──────── Listed records ────────

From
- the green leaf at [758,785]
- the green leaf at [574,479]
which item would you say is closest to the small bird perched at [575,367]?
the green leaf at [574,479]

────────

* [Written request] Copy every one of the rows above word for word.

* [Task response]
From
- the green leaf at [758,785]
- the green leaf at [574,479]
which item would you say is closest to the small bird perched at [575,367]?
the green leaf at [574,479]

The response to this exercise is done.